I have my Bacula instances set to only email me if there is a problem, the drawback is that if the Director dies, or if the email system stops working or anything that can affect those critical mails getting to me the integrity of my backup system might be compromised.
I prefer monitoring to be done with fine grained control and so prefer a per-job monitor in my Nagios installation, remote machines will be queried via SNMP.
Bacula supports running commands before and after the backup, commands can be run on either the Director or on the Client. We'll use this functionality to write status files on each Clients harddrives, these status files will crucially contain a Unix timestamp but also some other textual information.
Below is a sample backup job, notice the Client Run After Job line:
Job {
Name = "client1.example.com main"
Type = Backup
Client = client1-fd
FileSet = "client1 main set"
Schedule = "WeeklyCycle"
Messages = Standard
Storage = director1-sd
Priority = 10
Write Bootstrap = "/export/bacula/db/client1-main.bsr"
Full Backup Pool = Full-Pool
Incremental Backup Pool = Inc-Pool
Differential Backup Pool = Diff-Pool
Pool = Full-Pool
Client Run After Job = "/usr/local/bin/postbaculajob.pl -c \"%c\" -d \"%d\" -i \"%i\" -l \"%l\" -n \"%n\" -o /var/log/bacula-main.log"
}
This is pretty simple, if the job was successful - and only if it was successful - will the script /usr/local/bin/postbaculajob.pl be run with the parameters. The parameters just pass bits like Client Name, Job Number etc on to the script.
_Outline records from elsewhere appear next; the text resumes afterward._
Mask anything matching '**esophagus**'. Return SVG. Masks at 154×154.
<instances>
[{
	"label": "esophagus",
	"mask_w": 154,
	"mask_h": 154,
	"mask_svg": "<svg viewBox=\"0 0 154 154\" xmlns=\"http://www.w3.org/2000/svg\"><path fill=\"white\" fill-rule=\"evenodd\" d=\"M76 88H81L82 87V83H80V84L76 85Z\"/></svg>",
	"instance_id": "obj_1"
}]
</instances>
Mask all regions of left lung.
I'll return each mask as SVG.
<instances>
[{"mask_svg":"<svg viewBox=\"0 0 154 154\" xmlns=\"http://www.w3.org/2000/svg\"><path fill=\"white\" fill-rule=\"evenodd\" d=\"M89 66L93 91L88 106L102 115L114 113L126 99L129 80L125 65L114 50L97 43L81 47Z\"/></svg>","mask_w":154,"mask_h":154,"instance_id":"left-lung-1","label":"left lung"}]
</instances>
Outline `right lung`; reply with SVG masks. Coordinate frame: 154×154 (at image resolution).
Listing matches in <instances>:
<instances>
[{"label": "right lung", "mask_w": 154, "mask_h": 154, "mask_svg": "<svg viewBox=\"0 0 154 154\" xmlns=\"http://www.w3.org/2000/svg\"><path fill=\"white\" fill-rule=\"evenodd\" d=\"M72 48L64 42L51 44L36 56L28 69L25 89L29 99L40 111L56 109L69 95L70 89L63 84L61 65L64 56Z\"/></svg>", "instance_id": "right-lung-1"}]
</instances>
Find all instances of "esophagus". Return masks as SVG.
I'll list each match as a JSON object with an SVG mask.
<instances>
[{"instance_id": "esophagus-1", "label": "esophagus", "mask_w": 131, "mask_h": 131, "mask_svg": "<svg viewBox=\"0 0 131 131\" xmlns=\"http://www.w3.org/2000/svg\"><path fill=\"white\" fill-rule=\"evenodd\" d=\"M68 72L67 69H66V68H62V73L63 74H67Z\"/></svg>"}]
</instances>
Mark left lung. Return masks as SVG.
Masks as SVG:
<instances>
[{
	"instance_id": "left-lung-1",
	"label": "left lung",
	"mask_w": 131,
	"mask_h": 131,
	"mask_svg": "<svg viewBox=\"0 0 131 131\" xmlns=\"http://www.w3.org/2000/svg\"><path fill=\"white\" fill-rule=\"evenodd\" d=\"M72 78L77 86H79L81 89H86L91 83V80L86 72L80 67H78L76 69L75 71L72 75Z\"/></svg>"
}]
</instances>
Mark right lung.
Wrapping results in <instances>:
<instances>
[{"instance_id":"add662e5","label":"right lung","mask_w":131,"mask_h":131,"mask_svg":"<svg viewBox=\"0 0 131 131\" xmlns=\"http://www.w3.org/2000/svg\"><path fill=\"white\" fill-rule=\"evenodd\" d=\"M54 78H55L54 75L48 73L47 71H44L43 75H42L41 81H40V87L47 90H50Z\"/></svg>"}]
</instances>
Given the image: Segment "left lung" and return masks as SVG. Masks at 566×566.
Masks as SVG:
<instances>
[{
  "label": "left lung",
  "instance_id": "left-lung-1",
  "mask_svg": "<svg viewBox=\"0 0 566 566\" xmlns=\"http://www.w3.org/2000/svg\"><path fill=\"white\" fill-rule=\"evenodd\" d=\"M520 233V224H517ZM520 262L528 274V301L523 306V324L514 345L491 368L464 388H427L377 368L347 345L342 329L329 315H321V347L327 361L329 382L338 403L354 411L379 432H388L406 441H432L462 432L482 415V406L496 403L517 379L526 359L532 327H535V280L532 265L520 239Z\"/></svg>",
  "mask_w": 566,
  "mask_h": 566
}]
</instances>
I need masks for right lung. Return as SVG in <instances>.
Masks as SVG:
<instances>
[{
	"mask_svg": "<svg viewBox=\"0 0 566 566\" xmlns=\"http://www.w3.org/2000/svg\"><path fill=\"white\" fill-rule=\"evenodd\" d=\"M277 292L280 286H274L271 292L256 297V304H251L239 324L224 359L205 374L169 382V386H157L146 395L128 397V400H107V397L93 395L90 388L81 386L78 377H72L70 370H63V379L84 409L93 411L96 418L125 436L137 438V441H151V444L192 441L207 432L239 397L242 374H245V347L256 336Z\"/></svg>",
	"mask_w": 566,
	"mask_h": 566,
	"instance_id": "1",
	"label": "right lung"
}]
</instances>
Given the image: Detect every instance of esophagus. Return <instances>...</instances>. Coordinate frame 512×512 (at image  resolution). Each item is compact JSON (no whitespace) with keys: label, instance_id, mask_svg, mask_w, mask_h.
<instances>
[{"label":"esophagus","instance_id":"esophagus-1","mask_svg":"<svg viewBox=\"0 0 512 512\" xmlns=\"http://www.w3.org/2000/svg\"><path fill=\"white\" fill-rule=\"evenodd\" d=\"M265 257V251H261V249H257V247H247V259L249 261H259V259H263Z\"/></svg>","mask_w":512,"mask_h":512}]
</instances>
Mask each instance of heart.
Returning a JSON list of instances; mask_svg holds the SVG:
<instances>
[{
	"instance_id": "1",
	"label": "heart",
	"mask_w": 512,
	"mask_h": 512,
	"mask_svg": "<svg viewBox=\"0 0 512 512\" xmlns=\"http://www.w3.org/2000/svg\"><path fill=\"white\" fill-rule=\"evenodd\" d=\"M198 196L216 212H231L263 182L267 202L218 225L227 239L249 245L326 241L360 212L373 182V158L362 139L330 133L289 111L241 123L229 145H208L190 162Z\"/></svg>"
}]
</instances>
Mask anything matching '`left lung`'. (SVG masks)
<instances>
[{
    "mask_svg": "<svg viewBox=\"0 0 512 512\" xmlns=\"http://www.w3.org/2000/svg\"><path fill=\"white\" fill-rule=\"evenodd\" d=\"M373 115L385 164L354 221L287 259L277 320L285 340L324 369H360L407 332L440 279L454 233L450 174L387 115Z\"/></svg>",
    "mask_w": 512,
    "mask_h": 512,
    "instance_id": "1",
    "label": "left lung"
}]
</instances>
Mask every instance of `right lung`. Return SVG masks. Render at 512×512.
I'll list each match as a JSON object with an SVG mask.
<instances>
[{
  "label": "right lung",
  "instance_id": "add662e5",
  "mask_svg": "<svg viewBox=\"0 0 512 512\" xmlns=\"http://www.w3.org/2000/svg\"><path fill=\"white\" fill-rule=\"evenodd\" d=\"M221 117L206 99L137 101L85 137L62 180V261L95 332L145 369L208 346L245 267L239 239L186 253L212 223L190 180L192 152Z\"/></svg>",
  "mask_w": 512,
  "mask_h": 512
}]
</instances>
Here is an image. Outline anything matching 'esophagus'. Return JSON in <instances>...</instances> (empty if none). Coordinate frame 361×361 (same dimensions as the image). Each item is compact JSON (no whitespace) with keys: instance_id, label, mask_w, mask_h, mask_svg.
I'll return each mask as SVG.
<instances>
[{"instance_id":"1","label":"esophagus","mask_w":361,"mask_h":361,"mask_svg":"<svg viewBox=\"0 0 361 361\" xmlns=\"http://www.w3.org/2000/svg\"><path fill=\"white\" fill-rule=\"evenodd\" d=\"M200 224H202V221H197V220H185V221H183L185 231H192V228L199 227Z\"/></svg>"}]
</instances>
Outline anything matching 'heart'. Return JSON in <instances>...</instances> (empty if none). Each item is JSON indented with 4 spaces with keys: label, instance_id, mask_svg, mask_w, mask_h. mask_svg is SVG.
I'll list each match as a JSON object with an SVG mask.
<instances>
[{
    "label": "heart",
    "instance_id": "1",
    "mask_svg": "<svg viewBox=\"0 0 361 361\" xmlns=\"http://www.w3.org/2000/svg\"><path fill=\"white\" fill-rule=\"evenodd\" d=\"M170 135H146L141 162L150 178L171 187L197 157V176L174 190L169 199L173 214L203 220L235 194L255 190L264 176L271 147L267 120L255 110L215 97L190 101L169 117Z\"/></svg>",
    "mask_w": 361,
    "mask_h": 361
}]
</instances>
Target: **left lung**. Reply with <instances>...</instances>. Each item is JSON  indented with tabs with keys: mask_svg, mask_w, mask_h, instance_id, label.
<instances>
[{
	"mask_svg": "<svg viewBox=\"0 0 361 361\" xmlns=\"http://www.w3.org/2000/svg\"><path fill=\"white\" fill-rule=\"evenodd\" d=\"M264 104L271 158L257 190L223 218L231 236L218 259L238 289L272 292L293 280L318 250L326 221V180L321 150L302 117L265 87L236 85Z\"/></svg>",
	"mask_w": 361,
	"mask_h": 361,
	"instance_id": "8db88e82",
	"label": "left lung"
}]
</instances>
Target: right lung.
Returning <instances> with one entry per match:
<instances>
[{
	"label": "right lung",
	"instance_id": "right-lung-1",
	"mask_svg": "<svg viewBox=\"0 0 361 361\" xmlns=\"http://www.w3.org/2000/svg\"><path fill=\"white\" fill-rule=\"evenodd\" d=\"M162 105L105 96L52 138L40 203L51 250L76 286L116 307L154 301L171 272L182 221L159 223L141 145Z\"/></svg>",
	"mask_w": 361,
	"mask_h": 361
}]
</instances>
Below is a sample script that you can use for the /usr/local/bin/postbaculajob.pl file:
#!/usr/bin/perl
use Getopt::Std;
getopts('d:i:l:n:c:o:h');
if ($opt_h) {
showHelp();
exit(0);
}
unless ($opt_d && $opt_i && $opt_l && $opt_n && $opt_c && $opt_o) {
showHelp("Not all options specified");
exit(1);
}
open (OUT, ">$opt_o") || die ("Can't write to output file ($opt_o): $!");
print(OUT time() . " $opt_l Job $opt_n ($opt_i) by director $opt_d on client $opt_c\n");
close (OUT);
sub showHelp() {
$msg = shift;
print ("$0 usage information\n\n");
if ($msg) {
print (STDERR "ERROR: $msg\n\n");
}
print ("Compulsary Options:\n");
print ("\t-d\tName of the Director running the job\n");
print ("\t-i\tJob ID\n");
print ("\t-l\tJob Level\n");
print ("\t-n\tJob Name\n");
print ("\t-c\tClients Name\n");
print ("\t-o\tFile to create showing the job status\n");
print ("\nOptional Options:\n");
print ("\t-h\tThis help message\n\n");
}
With this in place and the /usr/local/bin/postbaculajob.pl script marked executable, you will now have a file /var/log/bacula-main.log that should look more or less like this after a job has been run:
1153320241 Incremental Job client1.example.com_main (27) by director director1-dir on client client1-fd
The number in the beginning of the line there is a Unix timestamp - seconds since 1970 - the rest is just there for some context.
At this point you have a few options, you can put this file on a webserver and write something to monitor it, or pull it into Nagios over HTTP or you can follow my - admittedly more complex - example below to hook it into snmpd and let Nagios query it over snmp.
The basic concept is that a 2nd script will load the file above and calculate the difference between current time and the time the job was run. If that difference is longer than - in my example - a day, it should alert you. But you can adjust the interval to whatever suits your system.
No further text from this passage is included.